Deux scènes dans une famille ordinaire américaine. Pendant un repas, le père explique à ses deux fils que toute société comprend les moutons qui subissent, les loups qui agressent, les gardiens du troupeau qui protègent. Il les incite à suivre cette dernière voie. A l’occasion d’une journée de chasse, le fils aîné abat un cervidé. Tout à sa joie, il court vers l’animal et laisse tomber son fusil à terre. Son père l’arrête d’un sévère « un homme ne doit jamais abandonner son arme ». Le destin du héros du film, Chris Kyle, interprété par l’excellent Bradley Cooper, est fixé.
American sniper, le dernier film du toujours jeune Clint Eastwood, malgré ses 85 ans, raconte la vie du véritable Chris Kyle.
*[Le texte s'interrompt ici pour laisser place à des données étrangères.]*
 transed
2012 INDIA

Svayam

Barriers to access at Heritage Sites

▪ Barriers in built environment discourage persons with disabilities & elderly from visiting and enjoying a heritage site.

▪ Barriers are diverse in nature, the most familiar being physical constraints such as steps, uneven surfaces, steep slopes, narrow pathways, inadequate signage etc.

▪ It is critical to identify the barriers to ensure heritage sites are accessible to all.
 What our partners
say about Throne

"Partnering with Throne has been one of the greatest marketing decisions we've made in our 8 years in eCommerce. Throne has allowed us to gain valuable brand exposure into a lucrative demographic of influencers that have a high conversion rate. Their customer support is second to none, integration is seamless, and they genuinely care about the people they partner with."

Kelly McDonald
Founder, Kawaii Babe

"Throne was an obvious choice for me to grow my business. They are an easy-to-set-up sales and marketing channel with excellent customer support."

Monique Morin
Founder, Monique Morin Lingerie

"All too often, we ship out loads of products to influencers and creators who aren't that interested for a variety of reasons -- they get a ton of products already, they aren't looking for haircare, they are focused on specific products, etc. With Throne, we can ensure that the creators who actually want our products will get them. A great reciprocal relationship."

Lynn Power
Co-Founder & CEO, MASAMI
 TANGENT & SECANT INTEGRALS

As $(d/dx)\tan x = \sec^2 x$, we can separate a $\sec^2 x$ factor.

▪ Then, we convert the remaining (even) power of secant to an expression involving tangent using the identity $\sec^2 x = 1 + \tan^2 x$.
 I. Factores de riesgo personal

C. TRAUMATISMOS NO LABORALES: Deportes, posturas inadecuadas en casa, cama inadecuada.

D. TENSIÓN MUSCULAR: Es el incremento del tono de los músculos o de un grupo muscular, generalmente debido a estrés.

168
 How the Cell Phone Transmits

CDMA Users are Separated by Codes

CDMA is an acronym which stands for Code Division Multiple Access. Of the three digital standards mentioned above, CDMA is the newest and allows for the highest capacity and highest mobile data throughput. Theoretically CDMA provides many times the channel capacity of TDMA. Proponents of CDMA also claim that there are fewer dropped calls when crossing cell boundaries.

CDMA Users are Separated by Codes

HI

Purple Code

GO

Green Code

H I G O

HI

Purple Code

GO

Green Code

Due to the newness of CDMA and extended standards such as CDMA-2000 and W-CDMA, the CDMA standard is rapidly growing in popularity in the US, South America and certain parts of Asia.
Né en 1974, texan, il essaie de devenir cow-boy de rodéo avant de s’engager dans les Navy Seals, troupe d’élite de l’armée américaine. Exceptionnel tireur, il est affecté comme sniper à la protection des Marines. Alors qu’il vient de se marier et d’avoir un puis deux enfants, il va être envoyé en Irak pour des séjours de 9 mois à quatre reprises de 2003 à 2009.
Comme dans la plupart des films réalisés par Clint Eastwood, American sniper est d’abord une réflexion sur le sens de la vie et la destinée humaine. Chris Kyle va se trouver confronté à la violence et à la dureté de la guerre. En Irak, celle-ci est à la fois une guerre étrangère, une guerre idéologique et une guerre civile. Il n’y a pas de champ de bataille. Tout individu est un ennemi potentiel. Chris Kyle, dans sa mission de sniper, allongé sur un toit terrasse, devra décider s’il doit tirer sur des enfants ou des femmes pour sauver la vie de ses camarades de combat. C’est un premier conflit douloureux entre son devoir de patriote américain et les horreurs de la guerre.
Cela va le rendre de plus en plus coupé de ses proches et de la vie civile lors de ses retours au pays. Il a le sentiment d’abandonner ceux qu’il a mission de protéger. Il est déchiré par la nécessité de choisir entre ce qu’il considère comme son devoir, retourner en Irak, et la perte éventuelle de son confortable bonheur familial et de l’amour de sa femme.
Clint Eastwood ne porte aucun jugement. Il décrit la réalité dans toute sa crudité. American sniper, film remarquable, illustre le sens tragique de la vie.